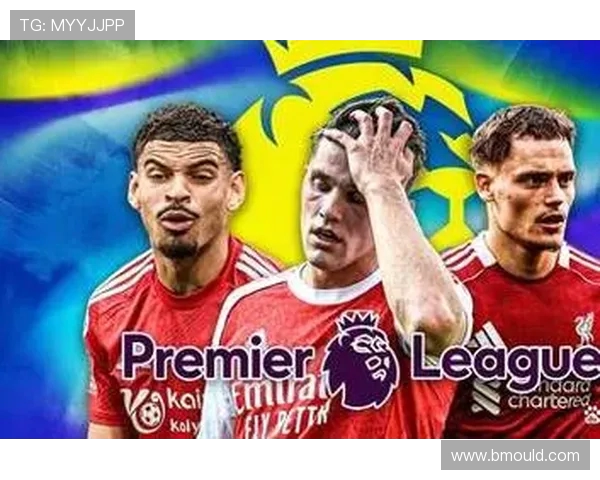 法国球员转会英超的经典案例及表现分析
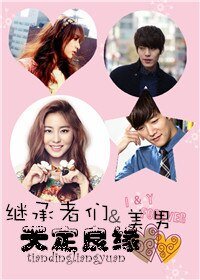 （综同人）[继承者们+美男]天定良缘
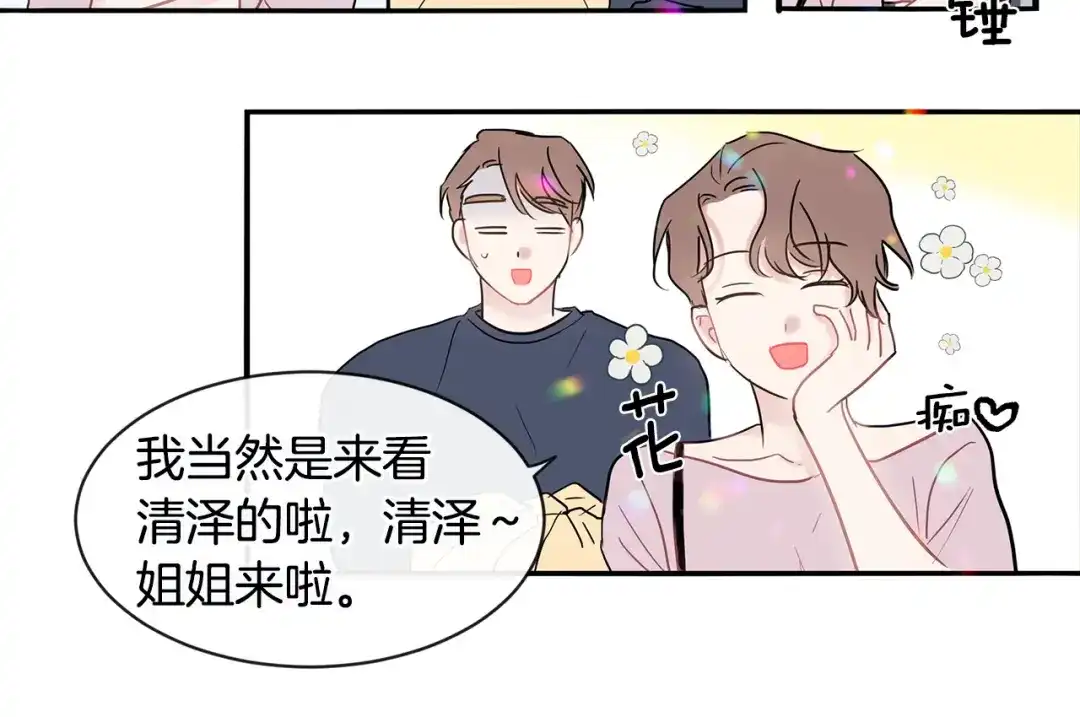 回不去的夏天 第26话 我会做的更好 第40页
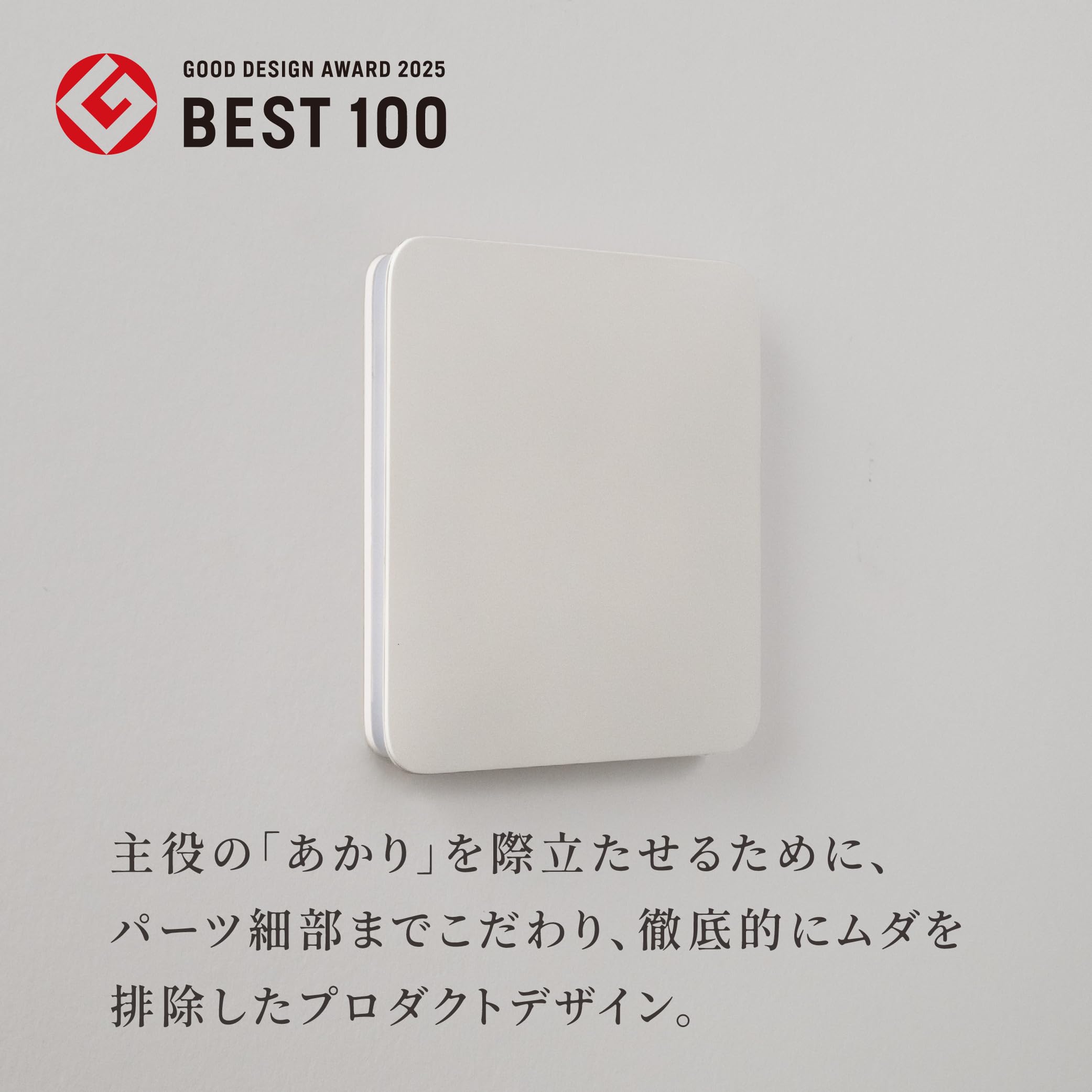 Amazon.co.jp: ムサシ(MUSASHI) かげあかり センサーライト 白練（しろ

* * * * * * *

Task prompt
Reproduce each line above precisely, with no pictures.

Task answer
 法国球员转会英超的经典案例及表现分析
 （综同人）[继承者们+美男]天定良缘
 回不去的夏天 第26话 我会做的更好 第40页
 Amazon.co.jp: ムサシ(MUSASHI) かげあかり センサーライト 白練（しろ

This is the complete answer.